Parce qu'évidemment. Ma petite fille était parfaite. En tout point. Mais l'expression est trompeuse. Armada, l'être humain, n'était pas parfait. C'est le souvenir qu'il me laisse qui l'est. L'émotion tendre qu'il me procurait jadis. Tout cela s'assemble pour créer celle que j'aime, le rai de clair qui laisse entrapercevoir l'infini. Armada est exactement comme le dessin qu'elle m'a griffonné, jadis; rien, en quelque sorte concrète, mais salvation de l'exalté, onction de l'aliéné d'amour. Imaginez-vous que ma douce maladie soit plus belle que ma propre chair, blanchie du linceul qui pudiquement recouvre le cuivre de sa peau?

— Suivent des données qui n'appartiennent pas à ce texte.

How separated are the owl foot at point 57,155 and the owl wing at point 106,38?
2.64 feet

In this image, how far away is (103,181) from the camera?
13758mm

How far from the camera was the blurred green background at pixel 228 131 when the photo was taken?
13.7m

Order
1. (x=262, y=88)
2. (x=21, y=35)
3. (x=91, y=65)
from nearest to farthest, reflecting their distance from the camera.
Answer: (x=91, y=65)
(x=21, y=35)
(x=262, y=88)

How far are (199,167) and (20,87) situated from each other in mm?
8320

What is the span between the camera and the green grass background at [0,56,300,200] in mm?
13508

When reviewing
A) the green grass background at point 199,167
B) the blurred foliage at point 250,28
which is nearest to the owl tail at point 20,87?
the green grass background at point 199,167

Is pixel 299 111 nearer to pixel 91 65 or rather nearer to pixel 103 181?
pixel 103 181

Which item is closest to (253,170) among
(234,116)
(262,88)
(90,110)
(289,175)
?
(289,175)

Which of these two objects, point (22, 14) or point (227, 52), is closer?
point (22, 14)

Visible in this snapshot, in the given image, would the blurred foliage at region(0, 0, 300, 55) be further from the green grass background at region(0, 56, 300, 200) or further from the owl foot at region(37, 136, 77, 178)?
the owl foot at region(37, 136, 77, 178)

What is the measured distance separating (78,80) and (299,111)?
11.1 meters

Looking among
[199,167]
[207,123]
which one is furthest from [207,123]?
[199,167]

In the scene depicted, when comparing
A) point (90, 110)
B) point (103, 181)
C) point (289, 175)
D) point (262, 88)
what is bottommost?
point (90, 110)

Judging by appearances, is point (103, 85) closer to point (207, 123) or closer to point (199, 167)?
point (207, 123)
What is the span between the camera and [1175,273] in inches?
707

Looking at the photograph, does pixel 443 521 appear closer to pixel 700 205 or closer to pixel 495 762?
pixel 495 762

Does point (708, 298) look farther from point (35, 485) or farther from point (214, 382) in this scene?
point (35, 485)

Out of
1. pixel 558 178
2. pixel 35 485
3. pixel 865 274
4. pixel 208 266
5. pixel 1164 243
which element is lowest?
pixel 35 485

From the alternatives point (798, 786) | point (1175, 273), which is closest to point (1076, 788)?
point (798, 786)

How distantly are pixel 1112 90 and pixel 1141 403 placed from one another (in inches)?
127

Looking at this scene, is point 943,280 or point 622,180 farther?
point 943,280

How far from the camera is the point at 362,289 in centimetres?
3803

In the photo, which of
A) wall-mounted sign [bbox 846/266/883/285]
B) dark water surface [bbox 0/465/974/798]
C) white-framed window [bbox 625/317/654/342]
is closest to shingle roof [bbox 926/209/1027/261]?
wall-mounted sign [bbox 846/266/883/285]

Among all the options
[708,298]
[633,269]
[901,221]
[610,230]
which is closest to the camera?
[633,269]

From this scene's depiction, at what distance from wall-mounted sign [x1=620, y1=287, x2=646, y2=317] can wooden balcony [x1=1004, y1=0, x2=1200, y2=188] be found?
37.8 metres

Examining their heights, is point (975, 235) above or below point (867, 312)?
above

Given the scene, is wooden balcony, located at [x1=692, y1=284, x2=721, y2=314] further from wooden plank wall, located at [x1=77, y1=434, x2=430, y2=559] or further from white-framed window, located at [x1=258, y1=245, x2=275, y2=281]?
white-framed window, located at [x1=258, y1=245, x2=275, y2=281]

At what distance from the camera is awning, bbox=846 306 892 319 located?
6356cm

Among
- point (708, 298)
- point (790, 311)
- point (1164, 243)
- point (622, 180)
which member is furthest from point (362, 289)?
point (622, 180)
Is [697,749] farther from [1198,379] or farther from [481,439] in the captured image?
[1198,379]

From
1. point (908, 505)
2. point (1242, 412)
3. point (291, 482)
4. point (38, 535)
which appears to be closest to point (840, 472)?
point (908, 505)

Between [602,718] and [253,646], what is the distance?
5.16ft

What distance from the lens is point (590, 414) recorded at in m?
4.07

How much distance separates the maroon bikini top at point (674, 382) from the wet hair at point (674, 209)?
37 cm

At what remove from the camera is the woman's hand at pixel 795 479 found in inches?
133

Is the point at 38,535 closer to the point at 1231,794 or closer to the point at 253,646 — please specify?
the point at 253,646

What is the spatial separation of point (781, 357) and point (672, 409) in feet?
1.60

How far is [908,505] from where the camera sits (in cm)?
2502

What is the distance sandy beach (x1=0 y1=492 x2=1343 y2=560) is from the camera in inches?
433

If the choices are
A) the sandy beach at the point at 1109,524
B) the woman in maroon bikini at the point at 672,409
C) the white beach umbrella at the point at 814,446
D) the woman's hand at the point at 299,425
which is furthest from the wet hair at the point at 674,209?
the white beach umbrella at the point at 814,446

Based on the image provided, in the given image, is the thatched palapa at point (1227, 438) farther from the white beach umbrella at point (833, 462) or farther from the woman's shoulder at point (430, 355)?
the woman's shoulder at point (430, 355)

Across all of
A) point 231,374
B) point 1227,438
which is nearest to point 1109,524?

Écrivez donc sur son repos, sur l'infini. Ne gravez pas les coquecigrues dont une mère éplorée sait si bien gaver son auditoire. Parlez donc de l'enfant qui est parti et non pas du mien. Il ne m'appartient plus, désormais. Donnez-lui donc le Saint Repos. Il le mérite.
Merci.
Averse se redressa, tout à coup prise d'étourdissements. À peine eut-elle le temps de s'approcher de sa corbeille qu'elle y rendit son repas.